We talk about why this is and I think it's something to do with ownership. Old-fashioned fame was acquired, but celebrity is bestowed: it only exists in relationship with the audience-jury we supply and comprise. Thus, we're the arbiters. They owe us. We voted them in and we can vote them out, more immediately and effectively, in fact, than the politicians who themselves look and behave more like celebrities every day (perhaps in an effort to revive our waning interest in
their
show). Of course, Neil Armstrong is not a celebrity in the strict sense; because he did something to earn his status, his
fame
has a hinterland, but the boundaries between the two conditions have become so confused that we no longer recognize this distinction.
So you'd better sign the autograph, sucker. You're lucky I even ask
. A widely reported study in the U.K. found that people who earn more than £35,000 a year feel more deprived than those who earn less, because they feel licensed to compare their lives to the more fabulous existence of their democratically appointed stars, and they wonder when their turn's coming. Is it possible that our adulation of the famous is no more than a Trojan horse for our own disappointment and anger? Is this what Armstrong runs from?

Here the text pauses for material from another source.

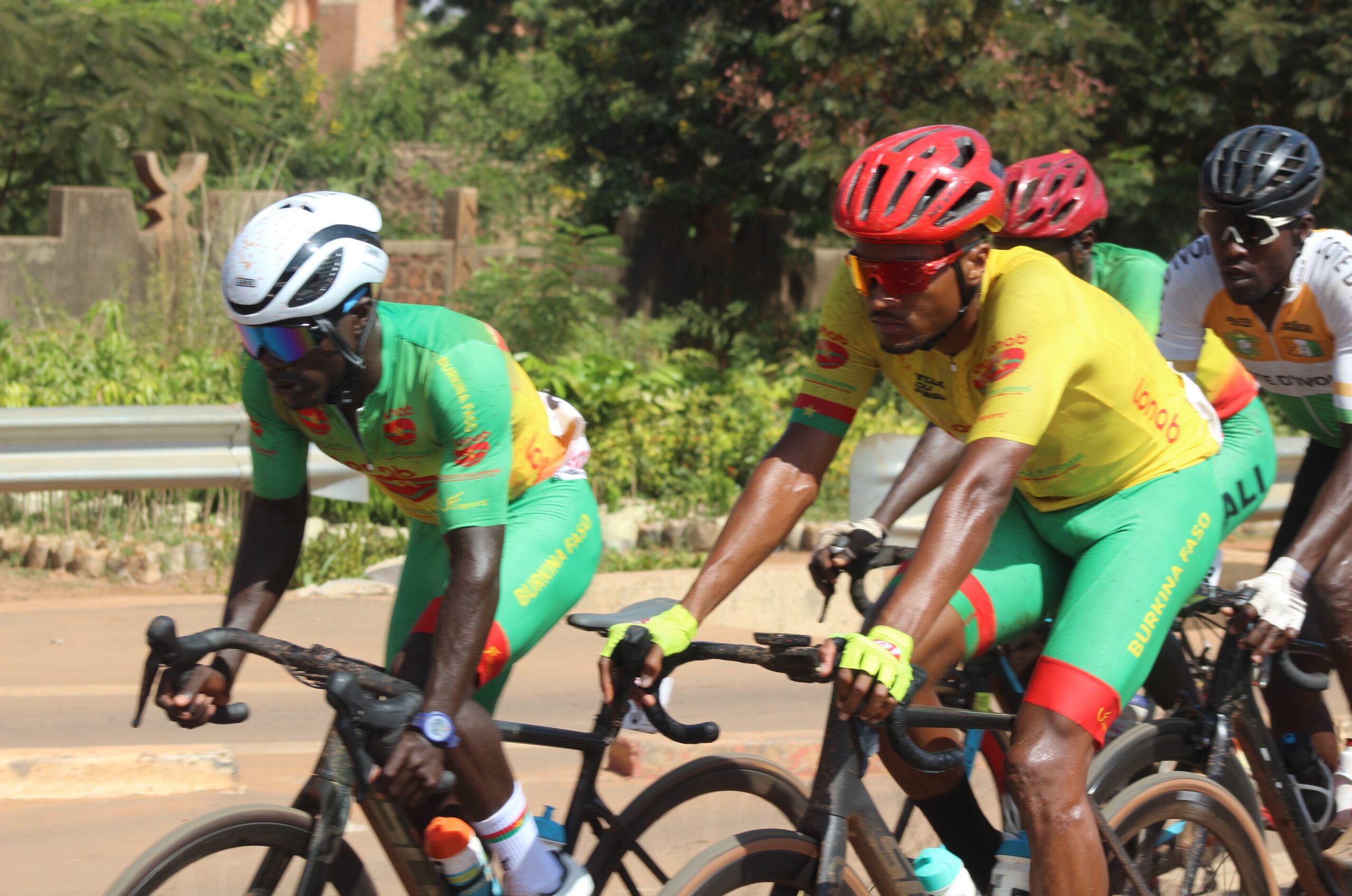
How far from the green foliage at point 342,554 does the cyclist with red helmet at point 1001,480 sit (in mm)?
4786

We've arrived. Only purchasers of more expensive tables were admitted to the reception, so the dinner hall is larger, with a raised stage. There are more drinks beforehand, then a meal whose every mouthful is forgotten before it's swallowed, save for a space-shuttle cake at the end (we don't know it yet, but by this time next year celebratory space-shuttle cakes will be a rare thing indeed). Then the bearlike race president, Mike Houghton, marches to the lectern and calls the astronauts one by one to the stage again, in forward alphabetical order this time. There's wild applause. Armstrong shows up now and is whooped. Charlie beams and the other spacemen all hug Dick. They sit behind a long table and wait for Houghton to initiate the proceedings, which he does with a defensive post-9/11 appeal to patriotism (“in recent years, it's become unfashionable to call yourself a patriot of this great nation”) followed by an invitation to stand and pledge allegiance to the flag like schoolkids.

Those opening words:

“I pledge allegiance to the flag/of the United States of America …”

Jesus. The room disappears and I'm wheeling back into myself, because the last time I did this I was in sixth grade and my anti-establishment teacher was smirking because the pledge was about to be banned for its reference to God. Then a silver-haired male choir arrives to barrel “The Star Spangled Banner” and I'm surprised to find a little shiver running up my spine, for this awkward song that tells such a romantic story, of a time when America was the underdog and inspiration to dreaming republicans everywhere – real republicans; radicals and idealists – even if it took two centuries for reality to even pretend to the dream, and in the meantime gave us Reno. They follow up with “Anchors Aweigh,” at which the Navy men in the hall shoot to attention stiffly – Gene Cernan, I note, being the quickest and stiffest. The same happens with “Off We Go (into the Wild Blue Yonder)”; then Dick Gordon comes to the microphone and asks us to remember those who lost their lives in the push to space, without mentioning poor, heroic Komarov or any of the Soviets, to be followed by “The Apollo Story,” a glib presentation by the former TV anchorman Hugh Downs, in which we are told that
“Kennedy was looking for a way to lift U.S. spirits as the U.S. wavered in the Cold War,” without so much as hinting that he was also looking for a way to save his own political hide. In this version, the official version, Apollo was a victory march, shorn of all doubt and ambiguity and dull as a government requisition form. I wonder why they like it so much?